TRY IT
All of the data must be printed exactly; please include every line.

===== MATERIAL SUPPLIED =====

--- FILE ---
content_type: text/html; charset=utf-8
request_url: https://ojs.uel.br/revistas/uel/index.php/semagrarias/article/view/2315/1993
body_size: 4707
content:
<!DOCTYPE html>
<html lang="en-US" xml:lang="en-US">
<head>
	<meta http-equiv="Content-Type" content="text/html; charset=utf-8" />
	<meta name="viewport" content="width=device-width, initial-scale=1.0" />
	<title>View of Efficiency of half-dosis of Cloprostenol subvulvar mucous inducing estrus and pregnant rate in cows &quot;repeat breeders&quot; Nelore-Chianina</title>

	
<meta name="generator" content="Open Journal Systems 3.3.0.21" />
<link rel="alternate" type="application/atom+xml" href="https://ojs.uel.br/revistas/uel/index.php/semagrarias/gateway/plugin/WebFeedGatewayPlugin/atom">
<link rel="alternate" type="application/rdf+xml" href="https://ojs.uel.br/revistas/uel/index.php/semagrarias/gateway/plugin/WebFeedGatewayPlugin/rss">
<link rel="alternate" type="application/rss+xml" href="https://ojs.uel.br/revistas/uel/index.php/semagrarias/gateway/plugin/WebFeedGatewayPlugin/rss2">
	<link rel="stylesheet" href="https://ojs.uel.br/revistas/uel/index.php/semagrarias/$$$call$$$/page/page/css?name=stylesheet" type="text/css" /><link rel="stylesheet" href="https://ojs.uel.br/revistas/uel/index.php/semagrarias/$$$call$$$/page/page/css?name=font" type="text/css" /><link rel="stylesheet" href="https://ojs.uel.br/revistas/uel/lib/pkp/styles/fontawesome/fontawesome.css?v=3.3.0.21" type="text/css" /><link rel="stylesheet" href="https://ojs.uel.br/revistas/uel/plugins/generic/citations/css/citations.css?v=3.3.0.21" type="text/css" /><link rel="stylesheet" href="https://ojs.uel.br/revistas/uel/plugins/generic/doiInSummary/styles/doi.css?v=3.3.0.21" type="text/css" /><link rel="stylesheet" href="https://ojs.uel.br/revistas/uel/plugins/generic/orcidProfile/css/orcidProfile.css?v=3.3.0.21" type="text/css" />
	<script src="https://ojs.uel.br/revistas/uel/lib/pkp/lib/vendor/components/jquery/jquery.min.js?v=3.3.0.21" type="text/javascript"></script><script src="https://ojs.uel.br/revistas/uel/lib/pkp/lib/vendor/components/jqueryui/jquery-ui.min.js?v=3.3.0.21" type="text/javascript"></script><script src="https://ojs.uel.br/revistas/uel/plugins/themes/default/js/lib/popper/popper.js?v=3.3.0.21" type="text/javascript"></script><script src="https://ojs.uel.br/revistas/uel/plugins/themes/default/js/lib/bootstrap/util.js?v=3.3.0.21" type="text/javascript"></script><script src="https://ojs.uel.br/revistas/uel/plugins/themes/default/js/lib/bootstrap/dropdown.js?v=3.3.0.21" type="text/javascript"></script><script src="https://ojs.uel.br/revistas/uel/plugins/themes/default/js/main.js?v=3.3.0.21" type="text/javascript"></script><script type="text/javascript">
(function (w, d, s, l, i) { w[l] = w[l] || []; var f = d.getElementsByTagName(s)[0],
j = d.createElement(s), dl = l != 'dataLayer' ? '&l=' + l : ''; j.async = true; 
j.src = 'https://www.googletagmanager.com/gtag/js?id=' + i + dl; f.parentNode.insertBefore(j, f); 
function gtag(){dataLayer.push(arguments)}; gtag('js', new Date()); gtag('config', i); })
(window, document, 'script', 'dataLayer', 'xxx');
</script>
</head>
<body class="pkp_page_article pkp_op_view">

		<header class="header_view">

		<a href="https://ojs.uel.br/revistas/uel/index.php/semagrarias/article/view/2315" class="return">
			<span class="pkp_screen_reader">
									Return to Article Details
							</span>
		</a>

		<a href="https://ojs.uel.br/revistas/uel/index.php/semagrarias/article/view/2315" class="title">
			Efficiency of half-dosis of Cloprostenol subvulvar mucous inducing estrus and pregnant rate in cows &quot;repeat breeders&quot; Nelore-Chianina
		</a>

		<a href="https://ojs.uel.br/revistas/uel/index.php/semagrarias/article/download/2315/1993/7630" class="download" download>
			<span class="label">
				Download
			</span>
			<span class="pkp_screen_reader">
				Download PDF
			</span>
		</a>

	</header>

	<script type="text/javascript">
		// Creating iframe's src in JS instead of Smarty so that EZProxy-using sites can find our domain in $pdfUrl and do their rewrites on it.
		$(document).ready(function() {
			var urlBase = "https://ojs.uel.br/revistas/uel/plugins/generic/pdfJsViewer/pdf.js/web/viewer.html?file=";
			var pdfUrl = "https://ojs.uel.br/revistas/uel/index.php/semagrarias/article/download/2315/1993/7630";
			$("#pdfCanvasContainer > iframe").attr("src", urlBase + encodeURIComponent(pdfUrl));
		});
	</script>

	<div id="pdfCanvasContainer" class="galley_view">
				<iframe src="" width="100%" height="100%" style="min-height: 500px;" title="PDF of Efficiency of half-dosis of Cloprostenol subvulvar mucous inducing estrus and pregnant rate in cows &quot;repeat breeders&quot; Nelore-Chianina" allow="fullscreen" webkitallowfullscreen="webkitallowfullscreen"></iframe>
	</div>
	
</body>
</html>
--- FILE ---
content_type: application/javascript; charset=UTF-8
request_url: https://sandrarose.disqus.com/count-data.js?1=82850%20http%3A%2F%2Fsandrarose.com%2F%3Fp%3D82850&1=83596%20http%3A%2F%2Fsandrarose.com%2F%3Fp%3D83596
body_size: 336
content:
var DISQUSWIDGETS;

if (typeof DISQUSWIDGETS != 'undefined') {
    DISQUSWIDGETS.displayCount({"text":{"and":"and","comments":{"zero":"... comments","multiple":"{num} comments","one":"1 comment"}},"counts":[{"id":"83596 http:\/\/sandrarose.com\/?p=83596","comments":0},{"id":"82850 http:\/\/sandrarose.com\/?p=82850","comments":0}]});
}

=====

TASK ANSWER
--- FILE ---
content_type: text/html; charset=utf-8
request_url: https://ojs.uel.br/revistas/uel/index.php/semagrarias/article/view/2315/1993
body_size: 4707
content:
<!DOCTYPE html>
<html lang="en-US" xml:lang="en-US">
<head>
	<meta http-equiv="Content-Type" content="text/html; charset=utf-8" />
	<meta name="viewport" content="width=device-width, initial-scale=1.0" />
	<title>View of Efficiency of half-dosis of Cloprostenol subvulvar mucous inducing estrus and pregnant rate in cows &quot;repeat breeders&quot; Nelore-Chianina</title>

	
<meta name="generator" content="Open Journal Systems 3.3.0.21" />
<link rel="alternate" type="application/atom+xml" href="https://ojs.uel.br/revistas/uel/index.php/semagrarias/gateway/plugin/WebFeedGatewayPlugin/atom">
<link rel="alternate" type="application/rdf+xml" href="https://ojs.uel.br/revistas/uel/index.php/semagrarias/gateway/plugin/WebFeedGatewayPlugin/rss">
<link rel="alternate" type="application/rss+xml" href="https://ojs.uel.br/revistas/uel/index.php/semagrarias/gateway/plugin/WebFeedGatewayPlugin/rss2">
	<link rel="stylesheet" href="https://ojs.uel.br/revistas/uel/index.php/semagrarias/$$$call$$$/page/page/css?name=stylesheet" type="text/css" /><link rel="stylesheet" href="https://ojs.uel.br/revistas/uel/index.php/semagrarias/$$$call$$$/page/page/css?name=font" type="text/css" /><link rel="stylesheet" href="https://ojs.uel.br/revistas/uel/lib/pkp/styles/fontawesome/fontawesome.css?v=3.3.0.21" type="text/css" /><link rel="stylesheet" href="https://ojs.uel.br/revistas/uel/plugins/generic/citations/css/citations.css?v=3.3.0.21" type="text/css" /><link rel="stylesheet" href="https://ojs.uel.br/revistas/uel/plugins/generic/doiInSummary/styles/doi.css?v=3.3.0.21" type="text/css" /><link rel="stylesheet" href="https://ojs.uel.br/revistas/uel/plugins/generic/orcidProfile/css/orcidProfile.css?v=3.3.0.21" type="text/css" />
	<script src="https://ojs.uel.br/revistas/uel/lib/pkp/lib/vendor/components/jquery/jquery.min.js?v=3.3.0.21" type="text/javascript"></script><script src="https://ojs.uel.br/revistas/uel/lib/pkp/lib/vendor/components/jqueryui/jquery-ui.min.js?v=3.3.0.21" type="text/javascript"></script><script src="https://ojs.uel.br/revistas/uel/plugins/themes/default/js/lib/popper/popper.js?v=3.3.0.21" type="text/javascript"></script><script src="https://ojs.uel.br/revistas/uel/plugins/themes/default/js/lib/bootstrap/util.js?v=3.3.0.21" type="text/javascript"></script><script src="https://ojs.uel.br/revistas/uel/plugins/themes/default/js/lib/bootstrap/dropdown.js?v=3.3.0.21" type="text/javascript"></script><script src="https://ojs.uel.br/revistas/uel/plugins/themes/default/js/main.js?v=3.3.0.21" type="text/javascript"></script><script type="text/javascript">
(function (w, d, s, l, i) { w[l] = w[l] || []; var f = d.getElementsByTagName(s)[0],
j = d.createElement(s), dl = l != 'dataLayer' ? '&l=' + l : ''; j.async = true; 
j.src = 'https://www.googletagmanager.com/gtag/js?id=' + i + dl; f.parentNode.insertBefore(j, f); 
function gtag(){dataLayer.push(arguments)}; gtag('js', new Date()); gtag('config', i); })
(window, document, 'script', 'dataLayer', 'xxx');
</script>
</head>
<body class="pkp_page_article pkp_op_view">

		<header class="header_view">

		<a href="https://ojs.uel.br/revistas/uel/index.php/semagrarias/article/view/2315" class="return">
			<span class="pkp_screen_reader">
									Return to Article Details
							</span>
		</a>

		<a href="https://ojs.uel.br/revistas/uel/index.php/semagrarias/article/view/2315" class="title">
			Efficiency of half-dosis of Cloprostenol subvulvar mucous inducing estrus and pregnant rate in cows &quot;repeat breeders&quot; Nelore-Chianina
		</a>

		<a href="https://ojs.uel.br/revistas/uel/index.php/semagrarias/article/download/2315/1993/7630" class="download" download>
			<span class="label">
				Download
			</span>
			<span class="pkp_screen_reader">
				Download PDF
			</span>
		</a>

	</header>

	<script type="text/javascript">
		// Creating iframe's src in JS instead of Smarty so that EZProxy-using sites can find our domain in $pdfUrl and do their rewrites on it.
		$(document).ready(function() {
			var urlBase = "https://ojs.uel.br/revistas/uel/plugins/generic/pdfJsViewer/pdf.js/web/viewer.html?file=";
			var pdfUrl = "https://ojs.uel.br/revistas/uel/index.php/semagrarias/article/download/2315/1993/7630";
			$("#pdfCanvasContainer > iframe").attr("src", urlBase + encodeURIComponent(pdfUrl));
		});
	</script>

	<div id="pdfCanvasContainer" class="galley_view">
				<iframe src="" width="100%" height="100%" style="min-height: 500px;" title="PDF of Efficiency of half-dosis of Cloprostenol subvulvar mucous inducing estrus and pregnant rate in cows &quot;repeat breeders&quot; Nelore-Chianina" allow="fullscreen" webkitallowfullscreen="webkitallowfullscreen"></iframe>
	</div>
	
</body>
</html>
--- FILE ---
content_type: application/javascript; charset=UTF-8
request_url: https://sandrarose.disqus.com/count-data.js?1=82850%20http%3A%2F%2Fsandrarose.com%2F%3Fp%3D82850&1=83596%20http%3A%2F%2Fsandrarose.com%2F%3Fp%3D83596
body_size: 336
content:
var DISQUSWIDGETS;

if (typeof DISQUSWIDGETS != 'undefined') {
    DISQUSWIDGETS.displayCount({"text":{"and":"and","comments":{"zero":"... comments","multiple":"{num} comments","one":"1 comment"}},"counts":[{"id":"83596 http:\/\/sandrarose.com\/?p=83596","comments":0},{"id":"82850 http:\/\/sandrarose.com\/?p=82850","comments":0}]});
}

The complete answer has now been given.